Врач Джон Обрей, современник и друг Гарвея, пишет об этом периоде его жизни:

"Он постоянно делал экскурсии по лесам для наблюдения над замечательными деревьями, растениями, землями и, случалось, был близок к гибели, так что милорд посланник не на шутку сердился на него, так как ему угрожала опасность не только от диких зверей, но и от грабителей".

Был ли он бесстрашным? Пожалуй, тут было другое: занимаясь научными наблюдениями, он просто забывал, что в этих глухих, незнакомых местах его на каждом шагу подстерегают опасности. Он не думал ни о диких зверях в лесу, ни о бандитах на дорогах. Это был человек увлекающийся и целеустремленный, которого ничто не могло отвлечь от захватившей его идеи.

В эту поездку Гарвей побывал во многих городах Германии. При этом он нигде не упускал возможности повидаться с известными медиками, тамошними светилами, чтобы лично услышать их мнение о своем трактате и попытаться убедить их в правильности своих идей.

§ Учебный материал:

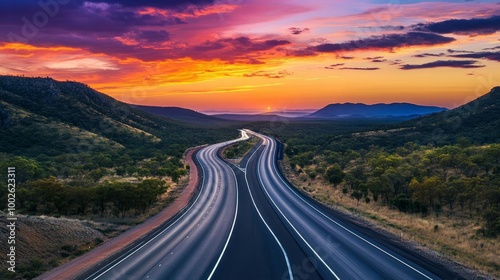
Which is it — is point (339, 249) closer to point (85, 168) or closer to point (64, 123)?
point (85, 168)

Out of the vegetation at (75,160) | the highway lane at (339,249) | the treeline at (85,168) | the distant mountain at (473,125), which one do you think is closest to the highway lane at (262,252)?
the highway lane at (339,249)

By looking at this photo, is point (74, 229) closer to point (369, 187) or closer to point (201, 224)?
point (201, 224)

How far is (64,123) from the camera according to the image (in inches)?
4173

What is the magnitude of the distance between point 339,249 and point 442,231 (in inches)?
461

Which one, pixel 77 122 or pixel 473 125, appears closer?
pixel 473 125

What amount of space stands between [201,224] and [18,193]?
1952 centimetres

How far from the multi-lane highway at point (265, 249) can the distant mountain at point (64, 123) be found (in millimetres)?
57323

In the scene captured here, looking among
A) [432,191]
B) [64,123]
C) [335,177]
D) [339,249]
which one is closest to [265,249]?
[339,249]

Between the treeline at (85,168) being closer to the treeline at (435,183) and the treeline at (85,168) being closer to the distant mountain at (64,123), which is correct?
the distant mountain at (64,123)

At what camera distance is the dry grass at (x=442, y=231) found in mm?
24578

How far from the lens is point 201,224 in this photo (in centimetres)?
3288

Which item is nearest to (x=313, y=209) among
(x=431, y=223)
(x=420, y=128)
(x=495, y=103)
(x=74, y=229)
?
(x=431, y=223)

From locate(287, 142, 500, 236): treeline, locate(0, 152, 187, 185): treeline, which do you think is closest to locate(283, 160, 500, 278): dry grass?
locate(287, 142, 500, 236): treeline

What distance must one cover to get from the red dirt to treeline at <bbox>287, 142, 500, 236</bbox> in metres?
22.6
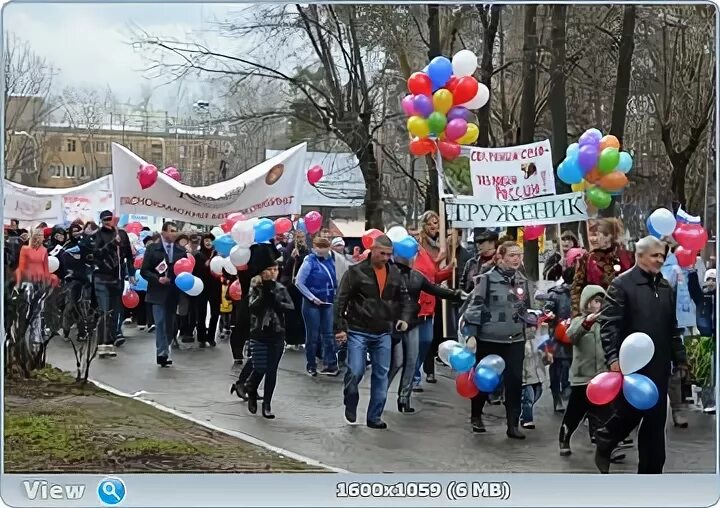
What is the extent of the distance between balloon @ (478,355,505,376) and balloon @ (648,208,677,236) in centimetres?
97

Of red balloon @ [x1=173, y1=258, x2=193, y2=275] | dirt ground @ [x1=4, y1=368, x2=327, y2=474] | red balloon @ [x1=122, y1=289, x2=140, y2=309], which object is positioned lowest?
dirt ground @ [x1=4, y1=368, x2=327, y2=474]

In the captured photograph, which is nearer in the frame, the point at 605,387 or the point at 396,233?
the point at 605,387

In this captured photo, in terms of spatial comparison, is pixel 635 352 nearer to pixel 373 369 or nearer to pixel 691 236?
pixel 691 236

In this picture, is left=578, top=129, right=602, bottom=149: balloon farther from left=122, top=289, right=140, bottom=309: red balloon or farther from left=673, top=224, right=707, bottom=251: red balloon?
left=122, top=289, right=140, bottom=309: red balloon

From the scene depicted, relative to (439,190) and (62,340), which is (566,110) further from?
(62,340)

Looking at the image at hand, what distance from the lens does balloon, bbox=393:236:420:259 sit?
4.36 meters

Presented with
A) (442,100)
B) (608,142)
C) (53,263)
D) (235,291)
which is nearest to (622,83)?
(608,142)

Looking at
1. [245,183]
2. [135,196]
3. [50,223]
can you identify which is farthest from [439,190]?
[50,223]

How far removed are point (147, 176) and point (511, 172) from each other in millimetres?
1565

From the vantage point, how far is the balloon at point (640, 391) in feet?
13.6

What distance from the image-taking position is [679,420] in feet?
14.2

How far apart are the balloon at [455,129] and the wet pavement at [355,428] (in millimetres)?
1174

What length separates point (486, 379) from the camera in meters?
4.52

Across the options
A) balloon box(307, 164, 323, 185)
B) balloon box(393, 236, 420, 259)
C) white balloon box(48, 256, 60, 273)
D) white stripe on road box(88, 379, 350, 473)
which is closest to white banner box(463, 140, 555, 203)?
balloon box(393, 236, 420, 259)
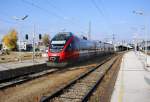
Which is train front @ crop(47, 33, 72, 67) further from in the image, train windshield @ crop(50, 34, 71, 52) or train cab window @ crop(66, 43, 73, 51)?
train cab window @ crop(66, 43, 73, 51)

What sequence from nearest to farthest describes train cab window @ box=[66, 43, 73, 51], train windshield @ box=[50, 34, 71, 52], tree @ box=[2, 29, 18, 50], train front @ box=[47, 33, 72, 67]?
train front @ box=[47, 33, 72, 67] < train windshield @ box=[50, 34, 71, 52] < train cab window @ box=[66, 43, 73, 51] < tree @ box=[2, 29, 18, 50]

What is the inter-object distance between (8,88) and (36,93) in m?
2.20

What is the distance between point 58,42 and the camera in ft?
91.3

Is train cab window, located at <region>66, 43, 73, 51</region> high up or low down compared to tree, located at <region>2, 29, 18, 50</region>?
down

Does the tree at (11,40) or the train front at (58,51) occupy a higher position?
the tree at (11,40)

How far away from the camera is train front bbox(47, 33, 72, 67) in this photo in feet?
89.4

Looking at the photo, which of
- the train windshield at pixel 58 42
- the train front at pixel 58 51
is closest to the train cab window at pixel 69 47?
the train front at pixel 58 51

§ Задание:
Выпишите из текста без изменений фрагмент, начиная со слов «Врач Джон Обрей, современник» и заканчивая словами «захватившей его идеи.». Записи никак не связаны с текстом.

§ Ответ:
Врач Джон Обрей, современник и друг Гарвея, пишет об этом периоде его жизни:

"Он постоянно делал экскурсии по лесам для наблюдения над замечательными деревьями, растениями, землями и, случалось, был близок к гибели, так что милорд посланник не на шутку сердился на него, так как ему угрожала опасность не только от диких зверей, но и от грабителей".

Был ли он бесстрашным? Пожалуй, тут было другое: занимаясь научными наблюдениями, он просто забывал, что в этих глухих, незнакомых местах его на каждом шагу подстерегают опасности. Он не думал ни о диких зверях в лесу, ни о бандитах на дорогах. Это был человек увлекающийся и целеустремленный, которого ничто не могло отвлечь от захватившей его идеи.